指示:
1) 社会階層と大衆音楽消費に関する概要書は、不平等社会を能力や向上心の欠如で正当化する考えを認めていない。その根拠として何を挙げているか、一〜三文で説明せよ。
2) 社会階層と大衆音楽消費に関する概要書の続きを、最後の文のあとから書け。

文書抜粋:
• • • •

社会階層と大衆音楽消費の関係は?

早稲田大学政治経済学部ゼミ生の卒業論文概要書です。

社会階層と大衆音楽消費の関係は?
―YouTubeコメントの分類から社会階層を推定する―

Author: I.H. (2019年3月卒)

研究目的

近年、メディアで日々多くの格差問題を目にするように、現代日本社会において格差は広がっているという認識がある。そして、この不平等社会を能力や向上心の欠如で正当化する考えは中上流階級の人々に広まっているように見える。しかし、実際には社会階層は個人の能力の結果のみで決まるものではなく、生まれた環境や消費する文化が大きく影響する。

本研究では、大衆音楽消費と社会階層の関係を研究することで、階層や文化消費の再生産は起こっているのか、再生産に加担する要素は何か、また今後社会格差は広がるのかを知る手がかりを得ることを目的とした。

しかし、本研究の結果では、社会階層と大衆音楽消費の関係を表すことはできなかった。そしてそれは、大衆音楽消費の画一化や、短文テキスト分析による社会階層研究の限界を意味する。

• • • •

資料情報:

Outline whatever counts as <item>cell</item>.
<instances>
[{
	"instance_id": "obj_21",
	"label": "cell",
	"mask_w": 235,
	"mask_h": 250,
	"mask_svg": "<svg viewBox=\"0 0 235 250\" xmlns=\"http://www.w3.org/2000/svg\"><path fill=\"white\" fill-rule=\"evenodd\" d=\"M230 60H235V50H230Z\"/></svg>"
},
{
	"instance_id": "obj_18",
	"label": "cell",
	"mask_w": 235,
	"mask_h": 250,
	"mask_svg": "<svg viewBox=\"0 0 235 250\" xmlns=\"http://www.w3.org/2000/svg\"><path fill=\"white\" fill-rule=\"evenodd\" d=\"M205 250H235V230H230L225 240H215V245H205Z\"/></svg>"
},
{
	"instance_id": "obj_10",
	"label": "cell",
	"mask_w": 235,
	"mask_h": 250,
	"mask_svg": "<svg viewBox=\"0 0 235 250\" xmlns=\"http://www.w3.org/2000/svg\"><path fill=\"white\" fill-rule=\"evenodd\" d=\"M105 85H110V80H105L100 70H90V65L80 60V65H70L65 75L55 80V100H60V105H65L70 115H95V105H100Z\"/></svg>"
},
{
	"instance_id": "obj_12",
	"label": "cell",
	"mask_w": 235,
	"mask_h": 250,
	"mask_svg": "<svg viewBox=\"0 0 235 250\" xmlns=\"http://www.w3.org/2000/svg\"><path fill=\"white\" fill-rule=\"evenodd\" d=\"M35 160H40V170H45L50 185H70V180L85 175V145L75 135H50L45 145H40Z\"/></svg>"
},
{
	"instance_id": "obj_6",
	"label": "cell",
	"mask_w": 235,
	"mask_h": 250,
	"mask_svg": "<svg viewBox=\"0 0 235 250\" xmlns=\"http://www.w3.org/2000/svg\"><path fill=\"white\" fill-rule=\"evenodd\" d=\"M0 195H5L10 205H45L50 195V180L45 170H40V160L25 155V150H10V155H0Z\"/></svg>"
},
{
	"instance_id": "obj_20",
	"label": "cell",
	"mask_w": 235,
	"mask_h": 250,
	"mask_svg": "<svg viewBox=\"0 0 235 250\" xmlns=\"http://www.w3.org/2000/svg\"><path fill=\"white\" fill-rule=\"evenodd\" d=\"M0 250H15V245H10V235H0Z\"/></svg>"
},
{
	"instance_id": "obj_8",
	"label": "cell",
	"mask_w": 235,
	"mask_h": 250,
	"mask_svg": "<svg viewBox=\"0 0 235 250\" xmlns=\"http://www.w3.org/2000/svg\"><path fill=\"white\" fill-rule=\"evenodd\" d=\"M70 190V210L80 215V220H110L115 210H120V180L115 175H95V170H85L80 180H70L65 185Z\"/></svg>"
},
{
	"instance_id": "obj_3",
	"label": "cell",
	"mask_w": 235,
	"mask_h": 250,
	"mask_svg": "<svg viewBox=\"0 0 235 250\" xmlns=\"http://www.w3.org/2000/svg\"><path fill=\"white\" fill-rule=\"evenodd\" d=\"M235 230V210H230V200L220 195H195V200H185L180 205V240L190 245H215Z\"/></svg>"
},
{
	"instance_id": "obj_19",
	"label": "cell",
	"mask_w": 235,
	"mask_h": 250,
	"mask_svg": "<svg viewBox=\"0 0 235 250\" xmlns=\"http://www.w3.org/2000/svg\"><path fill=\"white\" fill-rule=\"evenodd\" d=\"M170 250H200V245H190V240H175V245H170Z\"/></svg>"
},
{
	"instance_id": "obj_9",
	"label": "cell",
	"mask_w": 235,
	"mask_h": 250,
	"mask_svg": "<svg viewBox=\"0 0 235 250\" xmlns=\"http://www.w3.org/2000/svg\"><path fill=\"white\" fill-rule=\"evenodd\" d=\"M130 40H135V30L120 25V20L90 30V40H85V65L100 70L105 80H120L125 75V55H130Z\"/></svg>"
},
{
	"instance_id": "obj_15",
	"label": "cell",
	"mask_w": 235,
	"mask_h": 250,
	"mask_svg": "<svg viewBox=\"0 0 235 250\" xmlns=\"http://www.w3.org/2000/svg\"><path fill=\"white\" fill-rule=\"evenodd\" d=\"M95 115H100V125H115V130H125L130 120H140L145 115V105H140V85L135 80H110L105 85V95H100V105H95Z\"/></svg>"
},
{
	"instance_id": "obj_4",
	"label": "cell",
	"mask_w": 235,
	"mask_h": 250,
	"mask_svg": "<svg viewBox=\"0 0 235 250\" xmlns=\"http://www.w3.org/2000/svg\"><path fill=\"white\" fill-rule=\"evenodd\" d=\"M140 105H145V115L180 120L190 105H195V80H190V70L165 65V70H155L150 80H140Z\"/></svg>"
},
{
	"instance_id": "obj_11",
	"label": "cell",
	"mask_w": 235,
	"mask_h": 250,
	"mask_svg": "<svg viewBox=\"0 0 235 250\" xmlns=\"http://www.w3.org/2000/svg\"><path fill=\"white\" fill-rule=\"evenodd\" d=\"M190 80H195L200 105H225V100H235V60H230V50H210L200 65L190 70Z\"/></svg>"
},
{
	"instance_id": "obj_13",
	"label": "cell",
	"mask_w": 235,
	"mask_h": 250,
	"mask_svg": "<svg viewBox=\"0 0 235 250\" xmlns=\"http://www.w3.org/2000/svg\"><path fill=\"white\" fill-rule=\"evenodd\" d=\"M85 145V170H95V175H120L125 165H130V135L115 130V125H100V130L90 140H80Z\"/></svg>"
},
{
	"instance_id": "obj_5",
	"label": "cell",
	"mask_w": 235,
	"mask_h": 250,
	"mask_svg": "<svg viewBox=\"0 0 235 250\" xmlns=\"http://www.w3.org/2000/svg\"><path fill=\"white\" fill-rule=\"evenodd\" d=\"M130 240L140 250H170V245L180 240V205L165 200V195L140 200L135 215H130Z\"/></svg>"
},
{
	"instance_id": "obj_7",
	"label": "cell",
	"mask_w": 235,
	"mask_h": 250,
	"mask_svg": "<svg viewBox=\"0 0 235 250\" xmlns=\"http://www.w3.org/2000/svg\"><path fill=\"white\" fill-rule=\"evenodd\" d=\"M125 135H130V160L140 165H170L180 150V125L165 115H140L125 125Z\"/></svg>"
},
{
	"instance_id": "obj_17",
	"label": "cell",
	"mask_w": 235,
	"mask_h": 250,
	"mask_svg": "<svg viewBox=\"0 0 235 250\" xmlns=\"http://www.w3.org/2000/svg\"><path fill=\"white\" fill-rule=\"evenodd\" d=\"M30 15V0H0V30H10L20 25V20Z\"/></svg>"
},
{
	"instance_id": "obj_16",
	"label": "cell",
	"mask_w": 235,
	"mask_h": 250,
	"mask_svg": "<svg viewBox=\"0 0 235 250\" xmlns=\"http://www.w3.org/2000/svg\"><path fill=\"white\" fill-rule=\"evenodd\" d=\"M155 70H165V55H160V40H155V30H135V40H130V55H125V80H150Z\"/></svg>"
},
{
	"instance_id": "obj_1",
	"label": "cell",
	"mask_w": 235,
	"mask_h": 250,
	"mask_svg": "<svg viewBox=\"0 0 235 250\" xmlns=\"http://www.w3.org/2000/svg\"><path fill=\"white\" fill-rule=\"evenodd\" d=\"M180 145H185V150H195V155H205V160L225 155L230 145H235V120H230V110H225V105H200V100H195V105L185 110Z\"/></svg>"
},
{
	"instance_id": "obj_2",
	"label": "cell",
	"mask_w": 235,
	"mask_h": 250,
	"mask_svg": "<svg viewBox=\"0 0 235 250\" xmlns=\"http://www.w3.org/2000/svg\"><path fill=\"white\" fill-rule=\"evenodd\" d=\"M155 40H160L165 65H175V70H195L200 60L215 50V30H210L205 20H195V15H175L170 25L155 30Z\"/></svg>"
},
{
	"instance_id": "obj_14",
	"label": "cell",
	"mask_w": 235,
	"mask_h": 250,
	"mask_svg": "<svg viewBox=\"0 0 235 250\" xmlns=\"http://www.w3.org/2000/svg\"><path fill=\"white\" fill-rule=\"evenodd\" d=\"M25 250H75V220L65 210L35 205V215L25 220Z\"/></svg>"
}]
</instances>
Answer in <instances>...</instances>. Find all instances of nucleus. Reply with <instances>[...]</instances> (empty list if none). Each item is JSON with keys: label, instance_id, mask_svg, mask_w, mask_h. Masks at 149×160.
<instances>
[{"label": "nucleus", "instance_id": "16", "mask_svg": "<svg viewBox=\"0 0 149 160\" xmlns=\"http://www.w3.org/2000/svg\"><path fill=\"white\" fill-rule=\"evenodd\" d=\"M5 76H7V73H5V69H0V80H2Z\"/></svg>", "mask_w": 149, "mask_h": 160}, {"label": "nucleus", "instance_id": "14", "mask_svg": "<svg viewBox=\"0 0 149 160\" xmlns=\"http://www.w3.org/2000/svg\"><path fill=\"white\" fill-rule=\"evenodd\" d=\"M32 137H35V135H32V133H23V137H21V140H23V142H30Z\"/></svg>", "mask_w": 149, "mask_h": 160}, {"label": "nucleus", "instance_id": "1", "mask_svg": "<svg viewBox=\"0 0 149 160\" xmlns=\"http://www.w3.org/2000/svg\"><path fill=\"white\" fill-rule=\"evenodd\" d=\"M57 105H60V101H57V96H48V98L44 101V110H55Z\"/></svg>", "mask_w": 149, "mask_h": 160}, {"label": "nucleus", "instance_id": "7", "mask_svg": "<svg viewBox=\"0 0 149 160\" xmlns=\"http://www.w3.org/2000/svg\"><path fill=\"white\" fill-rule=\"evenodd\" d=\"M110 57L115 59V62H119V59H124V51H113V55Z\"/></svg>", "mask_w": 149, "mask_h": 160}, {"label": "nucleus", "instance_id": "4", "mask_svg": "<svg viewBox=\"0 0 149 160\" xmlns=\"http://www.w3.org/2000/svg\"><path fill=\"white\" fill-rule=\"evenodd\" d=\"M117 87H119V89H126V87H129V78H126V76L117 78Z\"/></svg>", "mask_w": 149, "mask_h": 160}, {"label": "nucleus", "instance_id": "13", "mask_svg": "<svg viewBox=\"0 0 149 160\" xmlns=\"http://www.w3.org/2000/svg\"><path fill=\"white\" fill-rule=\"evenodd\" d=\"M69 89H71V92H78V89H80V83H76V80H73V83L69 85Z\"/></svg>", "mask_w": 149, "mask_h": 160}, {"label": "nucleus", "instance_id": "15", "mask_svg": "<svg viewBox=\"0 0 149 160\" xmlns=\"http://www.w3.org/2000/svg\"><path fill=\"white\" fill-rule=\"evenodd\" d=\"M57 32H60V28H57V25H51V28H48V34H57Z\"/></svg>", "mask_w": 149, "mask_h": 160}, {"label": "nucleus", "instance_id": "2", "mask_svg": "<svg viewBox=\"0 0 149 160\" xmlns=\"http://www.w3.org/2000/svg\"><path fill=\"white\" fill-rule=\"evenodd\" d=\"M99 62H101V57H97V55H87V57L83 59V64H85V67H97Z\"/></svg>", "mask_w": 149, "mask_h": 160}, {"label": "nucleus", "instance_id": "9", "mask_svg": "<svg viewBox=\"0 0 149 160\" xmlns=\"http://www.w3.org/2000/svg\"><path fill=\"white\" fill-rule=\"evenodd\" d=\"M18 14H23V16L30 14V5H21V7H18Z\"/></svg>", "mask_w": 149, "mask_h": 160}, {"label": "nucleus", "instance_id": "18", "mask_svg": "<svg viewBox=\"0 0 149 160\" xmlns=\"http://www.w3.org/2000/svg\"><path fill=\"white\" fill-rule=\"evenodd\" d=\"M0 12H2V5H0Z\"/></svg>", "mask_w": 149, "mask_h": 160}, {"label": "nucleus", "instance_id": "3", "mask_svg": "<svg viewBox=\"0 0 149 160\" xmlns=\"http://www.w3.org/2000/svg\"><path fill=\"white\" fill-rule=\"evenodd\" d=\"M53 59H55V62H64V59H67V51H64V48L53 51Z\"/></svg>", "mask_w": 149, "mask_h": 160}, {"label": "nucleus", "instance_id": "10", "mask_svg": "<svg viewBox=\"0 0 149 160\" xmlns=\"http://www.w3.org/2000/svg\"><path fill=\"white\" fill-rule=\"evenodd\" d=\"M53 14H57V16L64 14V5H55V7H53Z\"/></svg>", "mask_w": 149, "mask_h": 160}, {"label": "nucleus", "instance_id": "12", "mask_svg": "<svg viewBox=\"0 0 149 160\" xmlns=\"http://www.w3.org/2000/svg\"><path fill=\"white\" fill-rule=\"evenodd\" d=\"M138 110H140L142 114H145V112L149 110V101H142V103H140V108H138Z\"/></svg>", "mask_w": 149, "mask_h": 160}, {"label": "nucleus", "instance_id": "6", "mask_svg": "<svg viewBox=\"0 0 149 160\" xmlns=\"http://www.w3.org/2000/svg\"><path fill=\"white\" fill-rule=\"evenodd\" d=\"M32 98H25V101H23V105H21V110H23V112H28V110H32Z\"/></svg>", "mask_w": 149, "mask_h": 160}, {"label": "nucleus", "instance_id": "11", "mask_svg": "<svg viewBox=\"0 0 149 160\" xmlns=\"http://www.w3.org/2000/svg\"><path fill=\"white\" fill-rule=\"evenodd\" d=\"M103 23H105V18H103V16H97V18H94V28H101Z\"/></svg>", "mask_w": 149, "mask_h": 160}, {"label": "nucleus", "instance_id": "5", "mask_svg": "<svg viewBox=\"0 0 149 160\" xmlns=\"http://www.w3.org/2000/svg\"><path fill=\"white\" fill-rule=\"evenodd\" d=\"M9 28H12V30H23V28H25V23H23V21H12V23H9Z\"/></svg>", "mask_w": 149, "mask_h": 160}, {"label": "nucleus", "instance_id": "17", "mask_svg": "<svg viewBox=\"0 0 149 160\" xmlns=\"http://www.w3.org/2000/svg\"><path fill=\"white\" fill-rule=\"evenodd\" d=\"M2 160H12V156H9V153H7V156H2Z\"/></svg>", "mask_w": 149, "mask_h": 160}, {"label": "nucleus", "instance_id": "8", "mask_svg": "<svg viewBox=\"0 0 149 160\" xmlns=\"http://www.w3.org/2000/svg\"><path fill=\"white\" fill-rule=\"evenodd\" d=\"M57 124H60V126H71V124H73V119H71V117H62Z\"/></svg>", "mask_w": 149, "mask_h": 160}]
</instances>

• • • •

解答:
1) 実際には社会階層は個人の能力の結果のみで決まるものではなく、生まれた環境や消費する文化が大きく影響するからである。

2)
研究の背景

社会階層と文化消費の関係はhomology argument, individualization argument, omnivore-univore argumentの3つに落とし込むことができる。homology argumentは、社会階層と文化消費には密接な関係があり、階層の高い人が消費する文化と階層の低い人が消費する文化は違う、という議論だ。反対にindividualization argumentは、現代社会、特に先進国では社会階層と文化消費には関係がなく、各々の嗜好によって消費する文化は違うという理論である。そして、omnivore-univore argumentは、階層の高い人は一人が多くのジャンル、種類の文化を消費し、階層の低い人においては、一人が消費する文化の種類やジャンルはより少ないという理論である。現代の音楽消費全体においては、omnivore-univore argumentが有効である(Chan & Goldthorpe, 2006)。

しかし、大衆音楽は今や国民の大多数が消費するものであり、大衆音楽のなかでも社会階層によって消費する音楽の性質は違うのではないかと考えられる。本研究では、日本の大衆音楽消費がhomology argument, individualization argument, omnivore-univore argumentのどれに当てはまるか解明する。

また、本研究では大衆音楽の消費の場としてYouTubeのコメントを分析対象とした。そこで、YouTubeのコメントは相互作用を持ち、ある動画に対してコメントしたユーザー集合は何らかの共通した特徴を持っているのか、また、共通の特徴とは何かを解明することも目的とする。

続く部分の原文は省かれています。